Então uma sombra cobriu as cartas, impedindo-o de lê-las com clareza. 

Reiji estava atrás dele, com a espada desembainhada na mão direita, pronto para arrancar as cartas e pôr fim àquilo. 

O aço brilhou quando ele ergueu a lâmina. 

Mas Ren fora mais rápido. 

Em um único movimento fluido, sacou a segunda espada do próprio pai — a que ele carregava na cintura oposta. O som metálico do saque cortou o ar, e a lâmina refletiu a luz do fogo, cruzando o caminho da outra espada. 

As duas se tocaram com um estalo seco. 

Ren não tinha a mesma força que seu pai, não conseguiria bloquear ou aparar seu ataque, por isso o desviou... para seu pescoço. 

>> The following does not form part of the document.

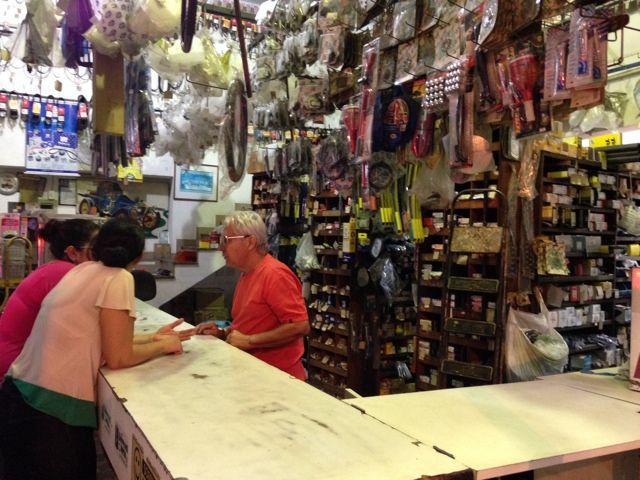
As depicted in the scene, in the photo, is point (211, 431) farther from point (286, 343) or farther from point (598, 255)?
point (598, 255)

Em meros instantes, Reiji viu a vida de seu filho quase se tirada pelas suas próprias mãos. Ainda que a mera ideia de manter suas dores e traumas ocultadas fosse tentadora, jamais poderia ferir Ren. Jamais poderia ferir sua família. 

Recou um passo, deixando o ar escapar em um gemido contido. 

Pousando sob a mesa de jantar, Ren não perdeu tempo. Seus olhos voltaram a ler as cartas com rapidez. Não queria se permitir de adquirir qualquer informação errada; não podia ler uma palavra errada. 

Quando entendia todo o conteúdo, soltava a carta para não carregar material desnecessário. 

Mais uma carta queimada. 

Mais uma verdade revelada. 

Faltavam três. 

E, no breve silêncio que se seguiu, Reiji percebeu que já não lutava apenas contra o filho, mas contra o inevitável. 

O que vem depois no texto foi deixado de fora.